Effective with the Winter 2007 survey, Arbitron radio survey participants in diary-based markets will have the option to use an Internet-based, electronic diary in place of the standard paper and pencil survey tool.

Says Arbitron:

Based on its tests of the electronic diary, Arbitron expects that at least one out of every twenty survey participants will chose the Internet-based option over the standard paper and pencil design. Those who do are more likely to be younger. In the Arbitron tests, the largest demographic group of eDiary keepers was between the age of 25 and 34 while the largest demographic group of paper diary keepers is between the age of 45 and 54. Also, eDiary keepers are more likely to work full-time.

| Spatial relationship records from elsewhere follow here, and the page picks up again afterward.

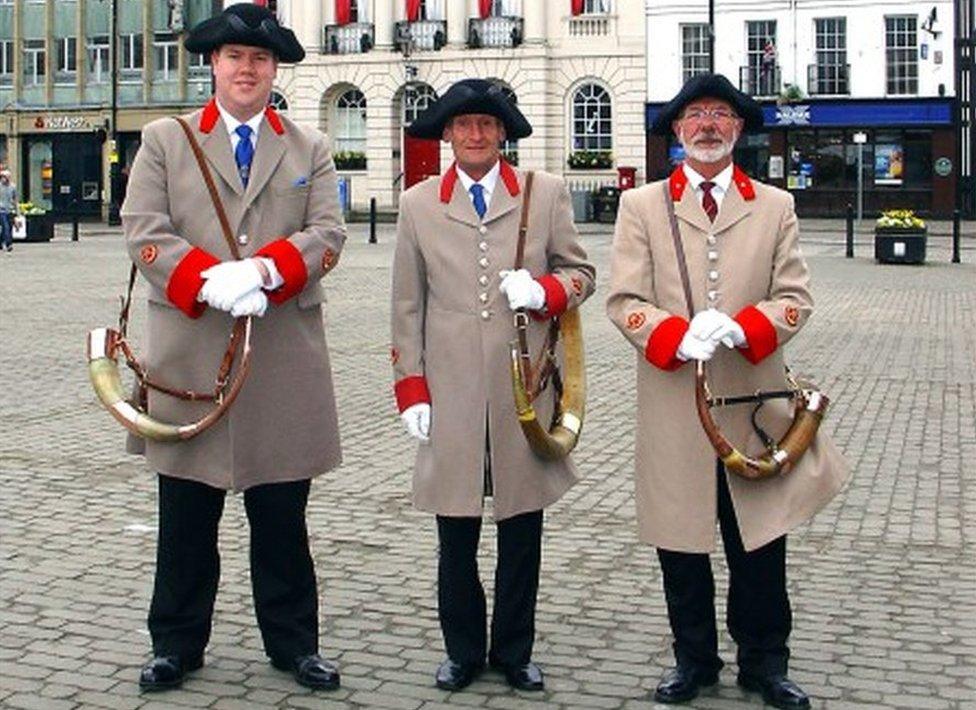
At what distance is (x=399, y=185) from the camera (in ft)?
159

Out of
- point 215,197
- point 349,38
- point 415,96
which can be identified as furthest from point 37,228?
point 215,197

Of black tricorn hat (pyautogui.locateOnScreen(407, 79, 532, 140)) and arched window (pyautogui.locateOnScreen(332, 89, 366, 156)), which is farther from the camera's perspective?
arched window (pyautogui.locateOnScreen(332, 89, 366, 156))

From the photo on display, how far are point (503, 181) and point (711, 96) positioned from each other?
729mm

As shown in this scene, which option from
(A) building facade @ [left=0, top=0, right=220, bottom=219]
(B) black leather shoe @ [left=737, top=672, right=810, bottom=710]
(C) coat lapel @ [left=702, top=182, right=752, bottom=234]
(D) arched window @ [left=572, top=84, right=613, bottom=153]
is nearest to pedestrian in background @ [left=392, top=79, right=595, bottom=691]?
(C) coat lapel @ [left=702, top=182, right=752, bottom=234]

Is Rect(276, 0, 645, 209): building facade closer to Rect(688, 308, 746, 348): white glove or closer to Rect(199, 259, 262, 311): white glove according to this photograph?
Rect(199, 259, 262, 311): white glove

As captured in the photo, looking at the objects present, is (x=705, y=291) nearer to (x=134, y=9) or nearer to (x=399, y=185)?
(x=399, y=185)

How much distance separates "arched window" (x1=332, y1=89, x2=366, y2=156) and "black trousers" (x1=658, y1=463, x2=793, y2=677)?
45224 millimetres

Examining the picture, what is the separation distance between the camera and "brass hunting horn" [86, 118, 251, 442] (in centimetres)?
464

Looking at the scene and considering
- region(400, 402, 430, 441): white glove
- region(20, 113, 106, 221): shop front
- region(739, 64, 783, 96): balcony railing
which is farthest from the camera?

Arbitron’s test also show that there is no significant difference in the number of quarter hours of listening or the number of stations entered into the eDiary versus the paper diary.

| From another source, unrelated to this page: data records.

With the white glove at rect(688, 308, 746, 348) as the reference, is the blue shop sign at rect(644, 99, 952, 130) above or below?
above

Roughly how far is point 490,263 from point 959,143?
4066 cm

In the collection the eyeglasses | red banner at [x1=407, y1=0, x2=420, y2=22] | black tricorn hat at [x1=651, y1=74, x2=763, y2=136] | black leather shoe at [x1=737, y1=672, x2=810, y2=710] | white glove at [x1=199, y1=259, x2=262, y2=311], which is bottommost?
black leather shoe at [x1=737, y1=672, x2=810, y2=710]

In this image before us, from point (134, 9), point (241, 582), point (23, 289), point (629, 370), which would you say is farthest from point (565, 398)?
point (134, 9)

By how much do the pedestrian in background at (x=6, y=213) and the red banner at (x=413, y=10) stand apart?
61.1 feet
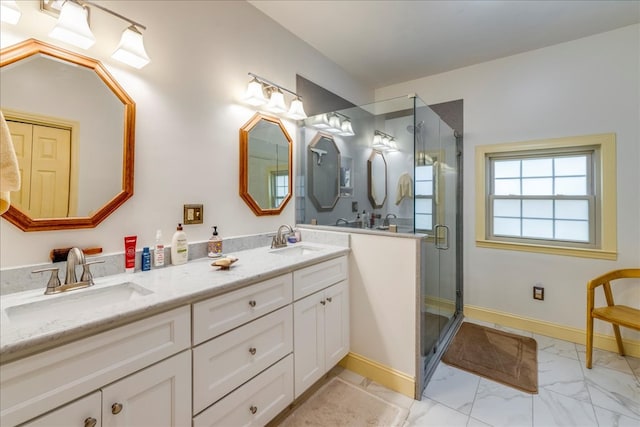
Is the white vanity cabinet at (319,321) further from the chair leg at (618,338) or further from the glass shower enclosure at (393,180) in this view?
the chair leg at (618,338)

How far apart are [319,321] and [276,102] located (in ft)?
5.19

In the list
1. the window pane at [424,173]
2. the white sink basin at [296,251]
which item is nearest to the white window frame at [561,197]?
the window pane at [424,173]

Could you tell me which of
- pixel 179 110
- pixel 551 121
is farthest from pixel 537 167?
pixel 179 110

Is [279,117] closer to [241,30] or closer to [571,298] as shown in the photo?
[241,30]

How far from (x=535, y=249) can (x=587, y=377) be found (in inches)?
42.9

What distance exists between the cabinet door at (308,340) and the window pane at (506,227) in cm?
222

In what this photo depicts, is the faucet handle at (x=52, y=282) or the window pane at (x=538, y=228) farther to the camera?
the window pane at (x=538, y=228)

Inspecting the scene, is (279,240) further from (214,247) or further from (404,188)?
(404,188)

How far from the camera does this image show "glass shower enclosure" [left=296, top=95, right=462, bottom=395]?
203 cm

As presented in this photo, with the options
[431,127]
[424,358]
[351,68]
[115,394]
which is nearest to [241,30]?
[351,68]

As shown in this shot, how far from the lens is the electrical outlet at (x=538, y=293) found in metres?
2.61

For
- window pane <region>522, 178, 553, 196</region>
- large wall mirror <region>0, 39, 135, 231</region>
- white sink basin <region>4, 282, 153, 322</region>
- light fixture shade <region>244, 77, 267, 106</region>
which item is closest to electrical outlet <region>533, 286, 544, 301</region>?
window pane <region>522, 178, 553, 196</region>

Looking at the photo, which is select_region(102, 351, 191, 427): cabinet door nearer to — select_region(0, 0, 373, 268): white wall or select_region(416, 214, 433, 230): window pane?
select_region(0, 0, 373, 268): white wall

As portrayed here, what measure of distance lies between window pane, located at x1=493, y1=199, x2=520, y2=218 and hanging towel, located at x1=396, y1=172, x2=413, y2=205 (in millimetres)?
1466
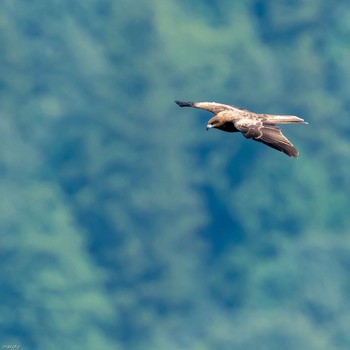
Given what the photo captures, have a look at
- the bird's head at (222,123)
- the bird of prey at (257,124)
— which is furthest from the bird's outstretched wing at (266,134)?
the bird's head at (222,123)

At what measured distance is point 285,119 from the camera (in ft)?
251

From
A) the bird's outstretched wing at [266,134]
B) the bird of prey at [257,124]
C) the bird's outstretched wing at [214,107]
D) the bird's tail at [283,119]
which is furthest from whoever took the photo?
the bird's outstretched wing at [214,107]

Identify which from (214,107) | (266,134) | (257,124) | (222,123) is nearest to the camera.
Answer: (266,134)

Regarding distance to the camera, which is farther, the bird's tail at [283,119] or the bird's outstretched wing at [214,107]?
the bird's outstretched wing at [214,107]

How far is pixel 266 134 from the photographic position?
73.3 metres

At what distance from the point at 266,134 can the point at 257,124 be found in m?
1.92

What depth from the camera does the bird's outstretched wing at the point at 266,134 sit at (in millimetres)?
70625

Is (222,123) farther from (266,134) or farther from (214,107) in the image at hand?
(214,107)

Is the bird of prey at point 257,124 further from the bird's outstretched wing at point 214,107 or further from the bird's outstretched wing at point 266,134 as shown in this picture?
the bird's outstretched wing at point 214,107

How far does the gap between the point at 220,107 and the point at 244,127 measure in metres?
7.83

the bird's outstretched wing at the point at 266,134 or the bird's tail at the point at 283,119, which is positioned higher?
the bird's tail at the point at 283,119

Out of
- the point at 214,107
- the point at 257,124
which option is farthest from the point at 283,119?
the point at 214,107

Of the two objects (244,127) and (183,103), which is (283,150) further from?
(183,103)

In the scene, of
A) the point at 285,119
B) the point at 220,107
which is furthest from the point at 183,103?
the point at 285,119
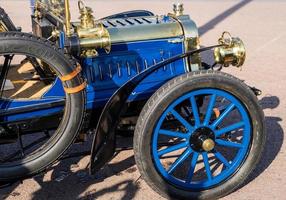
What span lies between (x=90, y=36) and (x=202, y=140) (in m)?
1.03

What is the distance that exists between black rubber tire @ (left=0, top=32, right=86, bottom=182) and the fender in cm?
16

What this means (among other things):

1. Arbitron says “the largest demographic group of eDiary keepers” was 25-34. But this is also a demographic group generally larger than the folks who are younger than 25. What that means – and what Arbitron does not say – is that folks UNDER 25 are probably vastly more likely to participate in ediaries than their older peers.

2. While Arbitron says “there is no significant difference in the number of quarter hours” or the “number of stations” they definitely do NOT say that the stations RECEIVING those quarter hours are the same as for the diary. I would guess that they are not. Who will differentially benefit? The kind of stations serving folks who are busier and more tech-savvy and less inclined to participate in paper diaries: Alternative, Active Rock, and AAA in particular.

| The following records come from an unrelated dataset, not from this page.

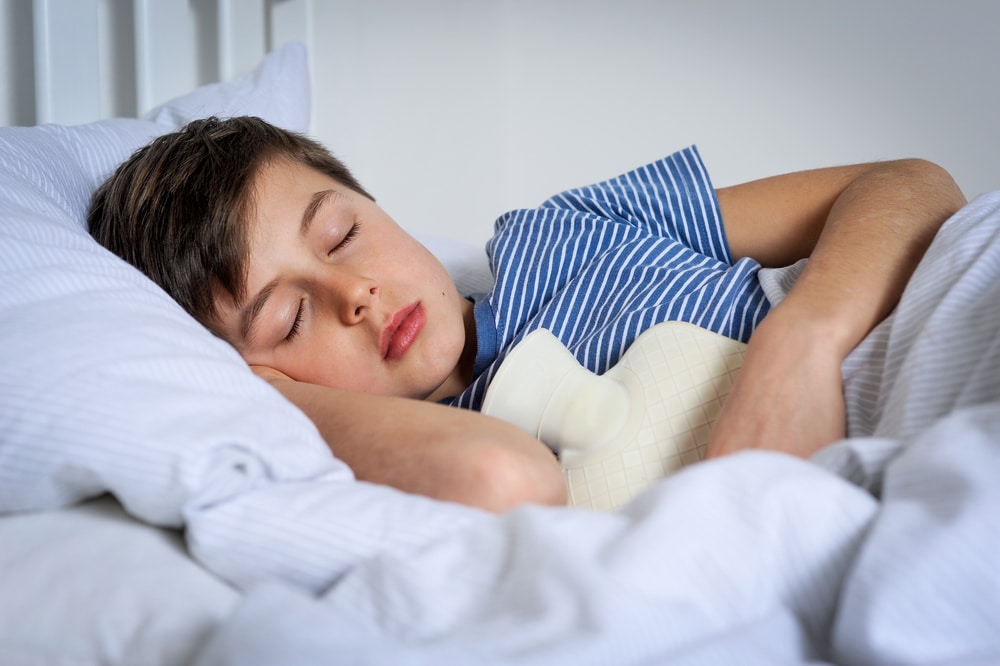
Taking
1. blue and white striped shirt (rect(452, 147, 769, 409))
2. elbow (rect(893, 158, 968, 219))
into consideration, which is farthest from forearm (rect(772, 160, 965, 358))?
blue and white striped shirt (rect(452, 147, 769, 409))

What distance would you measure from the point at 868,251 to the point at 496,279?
1.39ft

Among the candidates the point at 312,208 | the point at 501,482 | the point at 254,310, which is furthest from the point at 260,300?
the point at 501,482

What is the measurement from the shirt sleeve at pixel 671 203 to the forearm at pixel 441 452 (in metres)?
0.48

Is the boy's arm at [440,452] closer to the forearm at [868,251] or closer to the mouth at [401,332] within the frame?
the mouth at [401,332]

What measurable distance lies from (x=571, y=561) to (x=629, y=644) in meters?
0.05

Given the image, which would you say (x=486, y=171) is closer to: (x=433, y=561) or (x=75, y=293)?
(x=75, y=293)

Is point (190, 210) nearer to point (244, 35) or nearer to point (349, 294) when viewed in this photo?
point (349, 294)

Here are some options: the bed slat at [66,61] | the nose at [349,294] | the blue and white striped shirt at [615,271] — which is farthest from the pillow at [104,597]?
the bed slat at [66,61]

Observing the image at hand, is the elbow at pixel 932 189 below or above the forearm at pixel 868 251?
above

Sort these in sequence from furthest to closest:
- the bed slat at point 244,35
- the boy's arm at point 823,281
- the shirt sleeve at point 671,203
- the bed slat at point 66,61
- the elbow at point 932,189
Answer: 1. the bed slat at point 244,35
2. the bed slat at point 66,61
3. the shirt sleeve at point 671,203
4. the elbow at point 932,189
5. the boy's arm at point 823,281

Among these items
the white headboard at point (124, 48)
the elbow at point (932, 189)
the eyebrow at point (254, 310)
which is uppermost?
the white headboard at point (124, 48)

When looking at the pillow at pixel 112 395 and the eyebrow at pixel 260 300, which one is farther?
the eyebrow at pixel 260 300

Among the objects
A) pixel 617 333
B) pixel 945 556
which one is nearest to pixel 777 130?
pixel 617 333

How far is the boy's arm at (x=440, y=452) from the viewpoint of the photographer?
1.98ft
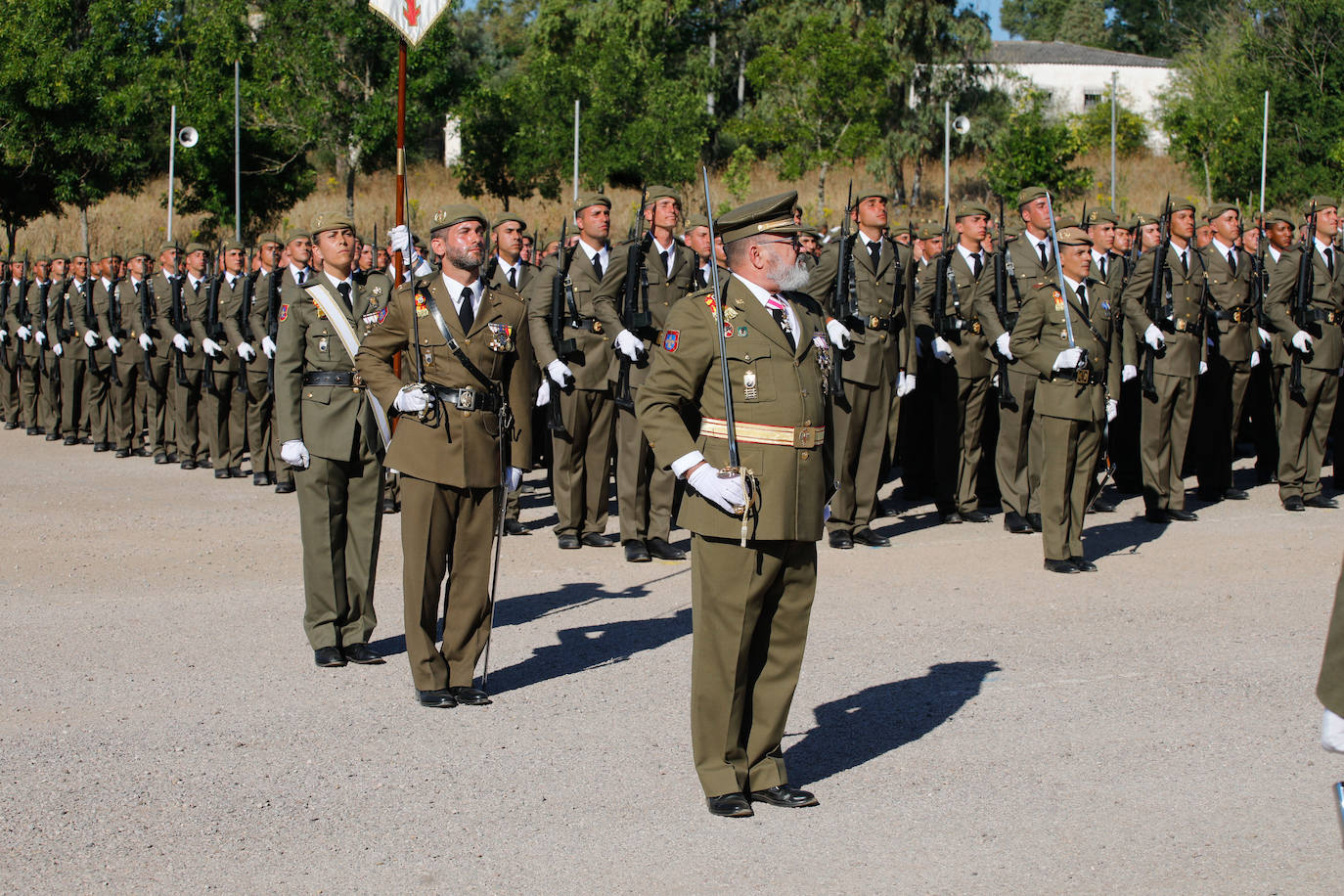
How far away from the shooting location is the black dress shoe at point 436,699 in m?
6.30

3. Arbitron says response rates will improve for younger folks, but they do not say those response rates will improve equally. I would guess that younger Men – Rock listeners – would be measurably more likely to respond to the eDiary – and provide their quarter hours to a Rock station.

4. Ironically, there is no spot on the eDiary to note “e-listening.” That is, if your “call letters, dial setting, or station name” is “” the structure of the eDiary strongly discourages you from submitting this type of response. It is, effectvely, the “wrong answer” to the question. Whether or not you spent your listening there. This is foolish in this day and age, but Arbitron was evidently looking to record radio listening – not audio listening – even if it comes from your stream.

5. Filling out a bunch of spaces online and pulling down a bunch of menus is likely to require a bit more effort than the occasionally lazy action of filling out a diary and drawing a line down a page with a pencil. While the quarter hours and number of stations remains the same (says Arbitron) I’m guessing that the number of listening OCCASIONS per day will be down. Simply because it’s easier to fill out fewer rows than more rows – more listening occasions are a pain to record on the eDiary but easier to record on the paper one.

6. Fewer listening occasions will represent lower theoretical Time Spent Listening (note that Arbitron does NOT say TSL isn’t down). Thus, the new listeners you gain will provide less listening – real or recorded.

None of this is to suggest that the eDiary is bad. Not at all. In fact, I think it’s good.

But understand that a change in recording methodology will never be results-neutral.